Yes i do believe in the social contract and yes i do trust the government more than i trust the free market. That’s part and parcel of the foundation of my liberalism. But i als understand the problem with a late bureaucracy and over reaching legislation and regulation. So i don’t lay my trustin the government without reservations.

All that being said you are confounding the existence of a single government be it federal or local which is meant to be a monopoly on certain things such as laws and regulation and an artificial effect on competition that infrastructure plays in the ISP market.

Yes the government can over reach yes it has in the past and yes it will in the future but that doesn’t mean that the market should exist without checks and balances.

Then you are misunderstanding the underlying problem. The product being delivered isn’t the only problem. The delivery system is a much bigger one.

in my analogy, the grocery store delivers the product to you. they set the price. Like the ISP, it is nothing more than a delivery channel for thousands of products made by someone else.

get your head out of the “M U S T N O T A G R E E” place.

I am agreeing with you in part silly human

Been over most of this already and provided links, here is another.

from

‘Most of the points of the debate are artificial, distracting, and based on an incorrect mental model on how the internet works.’

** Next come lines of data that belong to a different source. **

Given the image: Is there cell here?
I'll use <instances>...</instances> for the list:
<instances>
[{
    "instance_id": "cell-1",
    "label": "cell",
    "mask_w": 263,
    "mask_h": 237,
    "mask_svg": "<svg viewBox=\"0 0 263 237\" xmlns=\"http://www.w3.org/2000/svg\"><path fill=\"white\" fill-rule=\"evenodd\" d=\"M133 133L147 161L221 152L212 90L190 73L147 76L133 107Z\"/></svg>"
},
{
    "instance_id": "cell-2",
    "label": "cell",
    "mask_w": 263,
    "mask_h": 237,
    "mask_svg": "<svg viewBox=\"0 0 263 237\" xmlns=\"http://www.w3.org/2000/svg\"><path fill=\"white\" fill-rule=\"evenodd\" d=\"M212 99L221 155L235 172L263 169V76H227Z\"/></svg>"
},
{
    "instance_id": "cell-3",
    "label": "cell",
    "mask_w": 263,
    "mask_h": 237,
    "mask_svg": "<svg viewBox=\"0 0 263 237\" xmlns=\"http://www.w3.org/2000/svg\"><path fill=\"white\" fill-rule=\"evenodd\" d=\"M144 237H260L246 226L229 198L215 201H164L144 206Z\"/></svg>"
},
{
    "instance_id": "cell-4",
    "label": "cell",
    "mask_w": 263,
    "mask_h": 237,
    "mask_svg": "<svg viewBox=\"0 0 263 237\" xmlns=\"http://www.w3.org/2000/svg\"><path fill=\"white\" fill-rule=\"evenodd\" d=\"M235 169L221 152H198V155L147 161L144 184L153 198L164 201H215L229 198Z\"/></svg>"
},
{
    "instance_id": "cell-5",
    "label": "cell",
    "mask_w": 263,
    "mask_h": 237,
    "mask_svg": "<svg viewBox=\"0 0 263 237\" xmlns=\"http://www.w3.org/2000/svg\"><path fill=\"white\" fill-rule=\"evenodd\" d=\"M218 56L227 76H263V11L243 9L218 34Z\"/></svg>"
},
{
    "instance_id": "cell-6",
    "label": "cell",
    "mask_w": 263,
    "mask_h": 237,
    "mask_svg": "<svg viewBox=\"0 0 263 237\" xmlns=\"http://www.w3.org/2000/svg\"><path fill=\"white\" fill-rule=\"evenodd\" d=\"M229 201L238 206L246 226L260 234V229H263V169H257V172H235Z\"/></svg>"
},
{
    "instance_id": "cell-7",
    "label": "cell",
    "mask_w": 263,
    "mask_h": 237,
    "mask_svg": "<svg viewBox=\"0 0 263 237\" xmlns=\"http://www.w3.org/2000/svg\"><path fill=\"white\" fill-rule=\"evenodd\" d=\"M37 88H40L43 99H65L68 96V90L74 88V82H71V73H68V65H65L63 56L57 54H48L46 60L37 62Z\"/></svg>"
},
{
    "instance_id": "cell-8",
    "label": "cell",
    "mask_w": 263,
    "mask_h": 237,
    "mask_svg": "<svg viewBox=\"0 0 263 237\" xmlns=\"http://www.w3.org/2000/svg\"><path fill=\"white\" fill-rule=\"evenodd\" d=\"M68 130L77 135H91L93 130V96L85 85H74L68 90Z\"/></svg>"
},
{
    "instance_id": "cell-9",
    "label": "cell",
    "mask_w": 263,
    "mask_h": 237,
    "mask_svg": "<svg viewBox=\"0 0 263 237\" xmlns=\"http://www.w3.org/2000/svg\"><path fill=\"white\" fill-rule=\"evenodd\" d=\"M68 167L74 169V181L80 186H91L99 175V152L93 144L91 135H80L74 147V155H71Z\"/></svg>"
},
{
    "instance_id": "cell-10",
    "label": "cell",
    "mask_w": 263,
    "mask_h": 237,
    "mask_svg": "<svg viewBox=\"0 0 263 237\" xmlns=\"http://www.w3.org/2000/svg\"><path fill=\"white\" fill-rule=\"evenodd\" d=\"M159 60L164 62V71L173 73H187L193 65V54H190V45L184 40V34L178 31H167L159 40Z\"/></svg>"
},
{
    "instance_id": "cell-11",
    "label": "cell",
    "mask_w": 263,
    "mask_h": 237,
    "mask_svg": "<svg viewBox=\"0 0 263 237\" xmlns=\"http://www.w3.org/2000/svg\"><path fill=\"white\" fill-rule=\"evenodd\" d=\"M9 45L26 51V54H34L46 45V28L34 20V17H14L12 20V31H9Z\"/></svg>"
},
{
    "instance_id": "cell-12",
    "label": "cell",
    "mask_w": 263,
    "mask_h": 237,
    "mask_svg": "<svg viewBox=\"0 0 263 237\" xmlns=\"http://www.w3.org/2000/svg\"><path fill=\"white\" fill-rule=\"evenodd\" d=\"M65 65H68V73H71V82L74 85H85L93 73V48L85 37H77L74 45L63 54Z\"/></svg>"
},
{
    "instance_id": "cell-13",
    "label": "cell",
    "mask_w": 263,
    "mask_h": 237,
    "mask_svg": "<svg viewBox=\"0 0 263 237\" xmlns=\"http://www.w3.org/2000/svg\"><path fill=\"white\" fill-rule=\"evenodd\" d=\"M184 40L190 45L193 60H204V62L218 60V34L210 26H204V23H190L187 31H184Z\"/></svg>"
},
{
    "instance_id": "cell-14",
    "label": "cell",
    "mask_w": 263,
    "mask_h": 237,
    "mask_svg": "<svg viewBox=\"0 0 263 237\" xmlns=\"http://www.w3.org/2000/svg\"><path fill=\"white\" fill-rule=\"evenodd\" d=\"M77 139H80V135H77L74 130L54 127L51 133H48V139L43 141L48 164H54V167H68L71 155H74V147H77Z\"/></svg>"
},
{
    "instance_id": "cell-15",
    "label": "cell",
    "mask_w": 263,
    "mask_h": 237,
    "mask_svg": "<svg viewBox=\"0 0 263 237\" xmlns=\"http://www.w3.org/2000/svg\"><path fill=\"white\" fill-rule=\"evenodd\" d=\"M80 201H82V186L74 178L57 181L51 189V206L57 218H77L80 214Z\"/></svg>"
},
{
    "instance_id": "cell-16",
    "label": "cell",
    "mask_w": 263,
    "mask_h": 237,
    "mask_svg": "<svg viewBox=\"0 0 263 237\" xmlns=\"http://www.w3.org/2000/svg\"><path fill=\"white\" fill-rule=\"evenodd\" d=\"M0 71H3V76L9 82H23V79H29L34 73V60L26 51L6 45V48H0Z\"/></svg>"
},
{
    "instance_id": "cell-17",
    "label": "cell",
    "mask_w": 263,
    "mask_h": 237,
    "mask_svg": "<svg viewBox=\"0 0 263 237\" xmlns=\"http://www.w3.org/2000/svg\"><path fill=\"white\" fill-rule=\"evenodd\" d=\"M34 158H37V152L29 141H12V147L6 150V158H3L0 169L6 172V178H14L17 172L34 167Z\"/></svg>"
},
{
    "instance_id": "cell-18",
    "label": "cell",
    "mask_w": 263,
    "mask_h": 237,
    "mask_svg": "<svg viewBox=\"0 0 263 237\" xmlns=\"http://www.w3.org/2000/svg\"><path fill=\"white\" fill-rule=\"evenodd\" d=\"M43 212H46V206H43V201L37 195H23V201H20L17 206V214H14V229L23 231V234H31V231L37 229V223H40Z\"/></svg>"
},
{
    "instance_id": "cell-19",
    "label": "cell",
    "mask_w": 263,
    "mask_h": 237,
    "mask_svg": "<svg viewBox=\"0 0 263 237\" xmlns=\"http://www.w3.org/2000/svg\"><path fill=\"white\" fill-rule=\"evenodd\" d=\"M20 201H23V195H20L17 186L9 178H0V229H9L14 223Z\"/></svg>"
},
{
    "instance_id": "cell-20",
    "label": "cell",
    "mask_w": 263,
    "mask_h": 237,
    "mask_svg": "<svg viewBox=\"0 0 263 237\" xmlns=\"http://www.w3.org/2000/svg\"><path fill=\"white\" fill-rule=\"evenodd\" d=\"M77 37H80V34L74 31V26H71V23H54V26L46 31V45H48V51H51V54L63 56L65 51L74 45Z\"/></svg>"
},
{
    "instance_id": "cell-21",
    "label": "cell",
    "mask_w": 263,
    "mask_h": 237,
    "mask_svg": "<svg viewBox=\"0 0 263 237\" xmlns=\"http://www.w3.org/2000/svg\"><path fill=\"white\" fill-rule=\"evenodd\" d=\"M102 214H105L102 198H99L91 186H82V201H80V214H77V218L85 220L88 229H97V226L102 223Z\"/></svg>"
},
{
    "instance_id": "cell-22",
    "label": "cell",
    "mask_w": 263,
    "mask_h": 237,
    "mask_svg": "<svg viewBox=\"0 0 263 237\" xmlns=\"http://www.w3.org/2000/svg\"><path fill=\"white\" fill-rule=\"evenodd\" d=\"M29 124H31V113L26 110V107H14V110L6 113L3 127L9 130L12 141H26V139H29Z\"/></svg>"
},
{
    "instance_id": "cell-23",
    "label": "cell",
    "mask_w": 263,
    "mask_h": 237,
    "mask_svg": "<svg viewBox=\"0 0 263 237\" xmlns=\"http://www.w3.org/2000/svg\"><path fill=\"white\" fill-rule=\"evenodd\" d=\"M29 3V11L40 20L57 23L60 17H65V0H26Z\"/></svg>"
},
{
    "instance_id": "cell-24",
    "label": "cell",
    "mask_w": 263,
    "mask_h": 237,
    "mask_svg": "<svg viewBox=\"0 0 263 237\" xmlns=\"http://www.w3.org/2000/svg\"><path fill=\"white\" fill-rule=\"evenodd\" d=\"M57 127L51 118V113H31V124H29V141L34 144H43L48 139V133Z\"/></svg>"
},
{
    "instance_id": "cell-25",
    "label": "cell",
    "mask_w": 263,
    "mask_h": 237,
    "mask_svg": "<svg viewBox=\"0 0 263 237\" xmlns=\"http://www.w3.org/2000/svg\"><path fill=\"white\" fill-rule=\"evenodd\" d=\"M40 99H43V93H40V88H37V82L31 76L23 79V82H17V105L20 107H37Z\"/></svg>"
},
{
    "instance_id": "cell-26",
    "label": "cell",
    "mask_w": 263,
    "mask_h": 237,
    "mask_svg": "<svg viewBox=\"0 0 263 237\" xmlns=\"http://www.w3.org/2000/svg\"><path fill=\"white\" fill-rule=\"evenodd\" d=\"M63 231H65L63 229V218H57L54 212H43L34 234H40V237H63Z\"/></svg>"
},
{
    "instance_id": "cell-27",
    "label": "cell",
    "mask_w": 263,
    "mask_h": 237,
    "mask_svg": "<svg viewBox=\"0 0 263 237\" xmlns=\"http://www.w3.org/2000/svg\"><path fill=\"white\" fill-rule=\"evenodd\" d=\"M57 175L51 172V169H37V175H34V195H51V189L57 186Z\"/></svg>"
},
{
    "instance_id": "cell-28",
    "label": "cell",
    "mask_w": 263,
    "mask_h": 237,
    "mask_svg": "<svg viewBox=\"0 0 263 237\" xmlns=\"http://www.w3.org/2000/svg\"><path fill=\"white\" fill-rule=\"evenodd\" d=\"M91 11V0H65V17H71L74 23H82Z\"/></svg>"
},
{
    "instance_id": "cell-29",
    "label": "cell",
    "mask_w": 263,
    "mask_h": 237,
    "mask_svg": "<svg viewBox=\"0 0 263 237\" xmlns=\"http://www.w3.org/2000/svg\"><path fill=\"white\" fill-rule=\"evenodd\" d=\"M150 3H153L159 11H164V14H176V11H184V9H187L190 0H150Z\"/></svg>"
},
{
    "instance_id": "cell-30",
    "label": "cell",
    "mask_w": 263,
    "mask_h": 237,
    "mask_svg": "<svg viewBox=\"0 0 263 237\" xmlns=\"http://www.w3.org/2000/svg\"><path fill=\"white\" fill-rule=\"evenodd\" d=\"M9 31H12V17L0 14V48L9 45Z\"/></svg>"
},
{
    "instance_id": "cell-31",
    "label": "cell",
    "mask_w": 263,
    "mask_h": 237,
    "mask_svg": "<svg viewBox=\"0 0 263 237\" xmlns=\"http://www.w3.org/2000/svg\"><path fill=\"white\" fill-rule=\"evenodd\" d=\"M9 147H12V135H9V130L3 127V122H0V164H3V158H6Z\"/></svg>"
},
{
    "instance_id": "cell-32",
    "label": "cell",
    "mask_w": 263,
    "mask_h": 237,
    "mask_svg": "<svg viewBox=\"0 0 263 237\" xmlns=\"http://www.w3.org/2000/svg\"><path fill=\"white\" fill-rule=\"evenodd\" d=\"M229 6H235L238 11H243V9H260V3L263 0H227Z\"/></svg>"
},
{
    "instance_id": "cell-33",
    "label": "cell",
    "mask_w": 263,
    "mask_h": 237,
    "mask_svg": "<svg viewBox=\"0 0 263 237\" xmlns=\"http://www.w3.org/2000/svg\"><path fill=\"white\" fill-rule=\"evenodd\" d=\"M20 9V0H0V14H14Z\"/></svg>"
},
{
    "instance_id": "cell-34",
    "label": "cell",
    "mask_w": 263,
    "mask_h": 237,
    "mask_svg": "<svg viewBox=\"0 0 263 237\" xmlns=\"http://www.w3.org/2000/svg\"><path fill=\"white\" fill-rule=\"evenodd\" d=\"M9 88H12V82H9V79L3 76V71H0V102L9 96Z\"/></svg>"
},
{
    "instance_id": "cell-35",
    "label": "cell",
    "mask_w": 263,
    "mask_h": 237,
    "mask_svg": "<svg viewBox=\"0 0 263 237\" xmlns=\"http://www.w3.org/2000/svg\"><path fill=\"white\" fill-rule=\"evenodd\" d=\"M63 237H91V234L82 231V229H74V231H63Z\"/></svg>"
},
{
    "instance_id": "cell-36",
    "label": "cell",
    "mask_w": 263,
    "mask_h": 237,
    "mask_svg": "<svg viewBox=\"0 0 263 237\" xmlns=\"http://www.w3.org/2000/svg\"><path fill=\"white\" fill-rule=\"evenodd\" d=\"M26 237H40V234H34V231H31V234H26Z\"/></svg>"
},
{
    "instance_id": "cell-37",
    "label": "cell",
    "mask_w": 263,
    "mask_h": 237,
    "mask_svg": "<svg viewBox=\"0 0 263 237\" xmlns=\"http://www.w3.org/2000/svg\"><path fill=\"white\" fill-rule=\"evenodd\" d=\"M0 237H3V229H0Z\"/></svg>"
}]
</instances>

The only trouble is that, here in the year 2014, complaints about a fast-lane don’t make much sense. Today, privileged companies—including Google, Facebook, and Netflix—already benefit from what are essentially internet fast lanes, and this has been the case for years. Such web giants—and others—now have direct connections to big ISPs like Comcast and Verizon, and they run dedicated computer servers deep inside these ISPs. In technical lingo, these are known as “peering connections” and “content delivery servers,” and they’re a vital part of the way the internet works.

“Fast lane is how the internet is built today,” says Craig Labovitz, who, as the CEO of DeepField Networks, an outfit whose sole mission is to track how companies build internet infrastructure, probably knows more about the design of the modern internet than anyone else. And many other internet experts agree with him. “The net neutrality debate has got many facets to it, and most of the points of the debate are artificial, distracting, and based on an incorrect mental model on how the internet works,” says Dave Taht, a developer of open-source networking software.

That article was written four years ago when the debate over the net neutrality regulations that eventually were codified by the FCC were starting to happen.

Did you notice the end of that article, where a suggestion to increase competition amongst ISPs was to classify them as common carriers, so new ISPs would have the same access to the common infrastructure as existing ISPs?

That’s EXACTLY what happened with the net neutrality regs in 2015…ISPs were classified as common carriers.

That also is PRECISELY what was killed when the net neutrality regs were killed last year.

Maybe now you understand why the large ISPs that dominate the market are happy.

The age of the article changes nothing about what was going on between Netflix and Comcast which is what was being discussed, nor did their classification as common carries put an end to paid peering or paid content delivery.

Those are irrelevant.

This has always been about the large ISPs having outsized power…which they will have.

If you want to oppose mergers be my guest, net neutrality doesn’t address it.